## begin

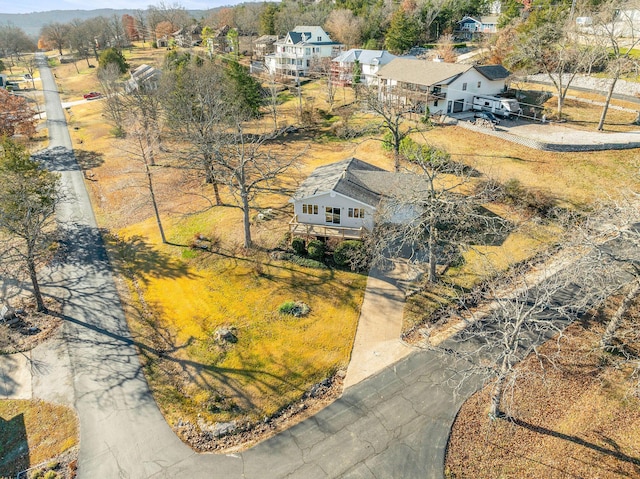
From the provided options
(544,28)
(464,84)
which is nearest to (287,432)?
(464,84)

## end

* EXERCISE DESCRIPTION
Convert the text lines of the items above into a Markdown table with the columns "Row" and "Line". Number each line in order and omit blank lines and pictures.

* EXERCISE OUTPUT
| Row | Line |
|---|---|
| 1 | From the provided options |
| 2 | (544,28) |
| 3 | (464,84) |
| 4 | which is nearest to (287,432)? |
| 5 | (464,84) |